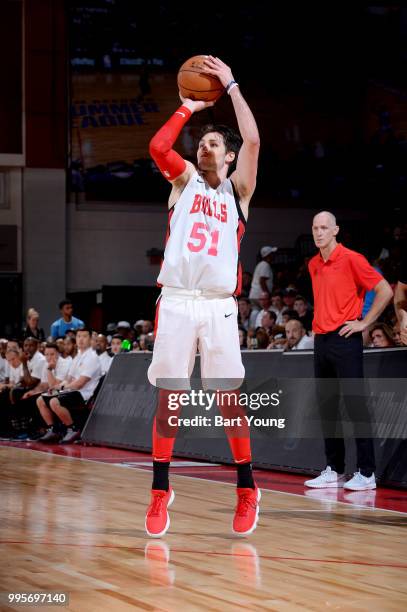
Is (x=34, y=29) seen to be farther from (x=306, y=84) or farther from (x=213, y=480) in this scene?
(x=213, y=480)

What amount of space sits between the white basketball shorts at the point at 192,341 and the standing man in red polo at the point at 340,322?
243cm

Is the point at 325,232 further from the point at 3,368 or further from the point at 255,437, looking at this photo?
the point at 3,368

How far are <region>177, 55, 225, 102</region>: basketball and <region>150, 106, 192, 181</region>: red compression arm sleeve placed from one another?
0.34 feet

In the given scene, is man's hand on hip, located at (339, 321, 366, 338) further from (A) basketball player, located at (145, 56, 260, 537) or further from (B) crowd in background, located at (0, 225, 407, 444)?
(B) crowd in background, located at (0, 225, 407, 444)

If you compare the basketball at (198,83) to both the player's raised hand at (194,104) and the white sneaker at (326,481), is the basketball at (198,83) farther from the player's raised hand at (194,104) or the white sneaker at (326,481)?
the white sneaker at (326,481)

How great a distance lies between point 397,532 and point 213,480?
9.11 ft

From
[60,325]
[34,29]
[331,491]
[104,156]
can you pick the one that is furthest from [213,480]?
[34,29]

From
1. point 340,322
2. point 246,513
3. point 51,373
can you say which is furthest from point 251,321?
point 246,513

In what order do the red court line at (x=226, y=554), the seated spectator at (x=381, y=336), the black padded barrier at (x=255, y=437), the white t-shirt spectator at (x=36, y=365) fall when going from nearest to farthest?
1. the red court line at (x=226, y=554)
2. the black padded barrier at (x=255, y=437)
3. the seated spectator at (x=381, y=336)
4. the white t-shirt spectator at (x=36, y=365)

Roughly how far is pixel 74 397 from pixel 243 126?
308 inches

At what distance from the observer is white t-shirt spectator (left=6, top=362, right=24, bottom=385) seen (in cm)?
1470

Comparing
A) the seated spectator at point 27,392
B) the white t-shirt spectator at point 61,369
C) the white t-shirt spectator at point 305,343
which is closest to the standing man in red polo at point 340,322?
the white t-shirt spectator at point 305,343

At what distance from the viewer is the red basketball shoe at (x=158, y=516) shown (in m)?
4.88

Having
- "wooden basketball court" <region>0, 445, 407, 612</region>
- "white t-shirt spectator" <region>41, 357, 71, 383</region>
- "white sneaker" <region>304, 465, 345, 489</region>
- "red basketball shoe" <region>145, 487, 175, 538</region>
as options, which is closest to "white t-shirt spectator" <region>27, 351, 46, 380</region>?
"white t-shirt spectator" <region>41, 357, 71, 383</region>
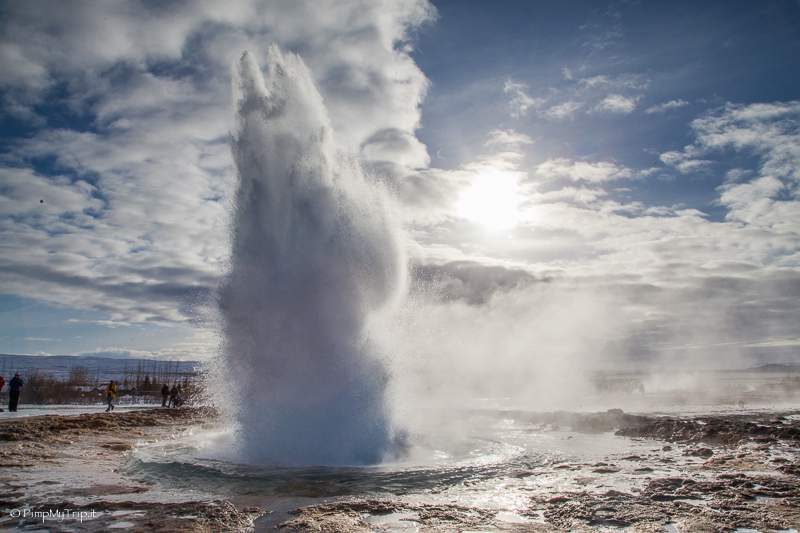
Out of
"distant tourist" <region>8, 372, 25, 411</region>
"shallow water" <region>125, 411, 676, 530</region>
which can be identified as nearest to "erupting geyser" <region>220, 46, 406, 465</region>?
"shallow water" <region>125, 411, 676, 530</region>

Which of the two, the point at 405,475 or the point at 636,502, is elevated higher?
the point at 636,502

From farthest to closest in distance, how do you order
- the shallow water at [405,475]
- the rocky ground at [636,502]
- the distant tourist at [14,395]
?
1. the distant tourist at [14,395]
2. the shallow water at [405,475]
3. the rocky ground at [636,502]

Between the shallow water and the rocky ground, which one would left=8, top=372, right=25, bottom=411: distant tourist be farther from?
the rocky ground

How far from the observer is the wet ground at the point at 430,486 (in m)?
6.48

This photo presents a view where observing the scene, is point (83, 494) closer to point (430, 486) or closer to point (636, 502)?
point (430, 486)

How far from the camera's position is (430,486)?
8.69 meters

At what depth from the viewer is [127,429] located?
18.2 metres

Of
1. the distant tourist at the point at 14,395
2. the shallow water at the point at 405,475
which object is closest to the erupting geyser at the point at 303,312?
the shallow water at the point at 405,475

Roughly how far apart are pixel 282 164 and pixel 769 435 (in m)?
15.4

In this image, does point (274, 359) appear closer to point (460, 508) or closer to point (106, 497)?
point (106, 497)

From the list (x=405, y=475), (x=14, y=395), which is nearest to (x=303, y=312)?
(x=405, y=475)

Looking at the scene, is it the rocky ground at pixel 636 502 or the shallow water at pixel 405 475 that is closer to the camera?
the rocky ground at pixel 636 502

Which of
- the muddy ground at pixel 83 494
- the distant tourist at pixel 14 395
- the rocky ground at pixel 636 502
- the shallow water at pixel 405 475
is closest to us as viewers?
the muddy ground at pixel 83 494

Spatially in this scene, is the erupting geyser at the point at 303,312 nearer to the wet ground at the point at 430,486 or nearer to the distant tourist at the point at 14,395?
the wet ground at the point at 430,486
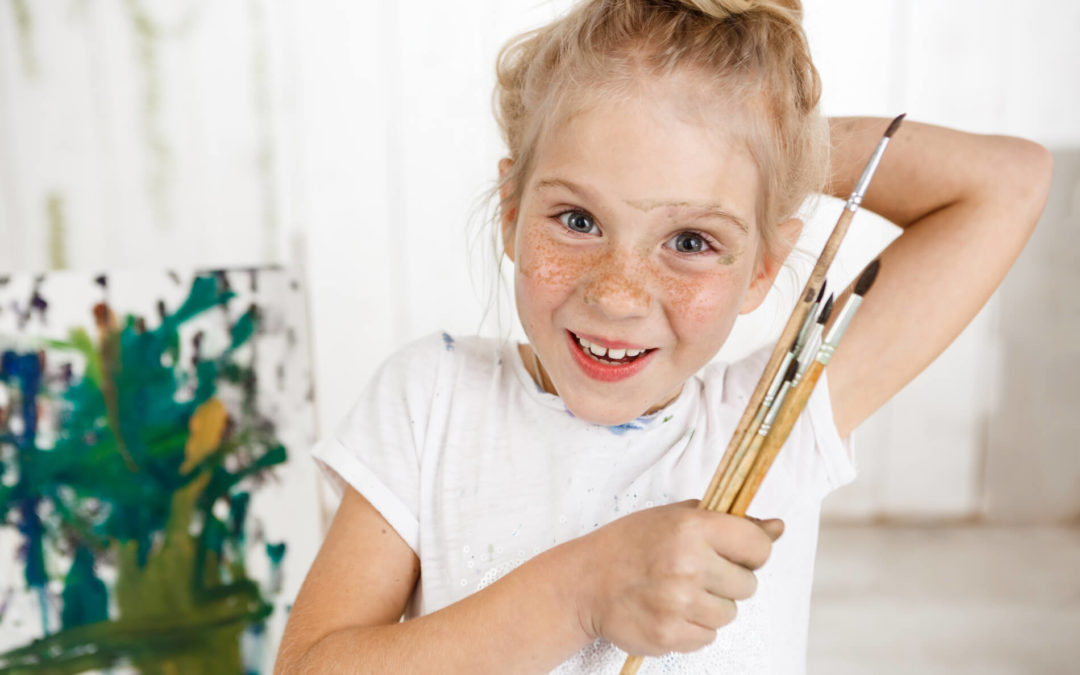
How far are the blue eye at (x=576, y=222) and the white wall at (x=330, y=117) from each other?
29.5 inches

TASK GOAL | Everything from the line containing "From farthest to" through the last line of the entries must be repeated verbatim, except pictures.

EXPECTED OUTPUT |
From farthest to closest in distance, how do you order
- the shallow water at [405,475]
- the rocky ground at [636,502]
- the distant tourist at [14,395]
?
1. the distant tourist at [14,395]
2. the shallow water at [405,475]
3. the rocky ground at [636,502]

Between the shallow water and the rocky ground, which one would left=8, top=372, right=25, bottom=411: distant tourist be farther from?
the rocky ground

How far from the observer is the wet ground at the point at 430,486 (in m)?
6.48

This photo presents a view where observing the scene, is point (83, 494) closer to point (430, 486) or closer to point (636, 502)?
point (430, 486)

How far from the camera's position is (430,486)?
8.69 meters

At what depth from the viewer is [127,429] located?
18.2 metres

Of
1. the distant tourist at the point at 14,395
2. the shallow water at the point at 405,475
which object is closest to the erupting geyser at the point at 303,312?
the shallow water at the point at 405,475

Roughly how far apart are pixel 282 164 and pixel 769 435 (in m)?
15.4

In this image, does point (274, 359) appear closer to point (460, 508) or closer to point (106, 497)?
point (106, 497)

From the list (x=405, y=475), (x=14, y=395), which is nearest to (x=303, y=312)?
(x=405, y=475)

Looking at the scene, is it the rocky ground at pixel 636 502 or the shallow water at pixel 405 475 that is closer to the camera?
the rocky ground at pixel 636 502

Which of
- the muddy ground at pixel 83 494
- the distant tourist at pixel 14 395
- the rocky ground at pixel 636 502
- the shallow water at pixel 405 475
is closest to us as viewers?
the muddy ground at pixel 83 494

Spatially in this scene, is the erupting geyser at the point at 303,312 nearer to the wet ground at the point at 430,486 or nearer to the distant tourist at the point at 14,395?
the wet ground at the point at 430,486
How far are the blue eye at (x=576, y=222) and the white wall at (x=330, y=117) from each other?
29.5 inches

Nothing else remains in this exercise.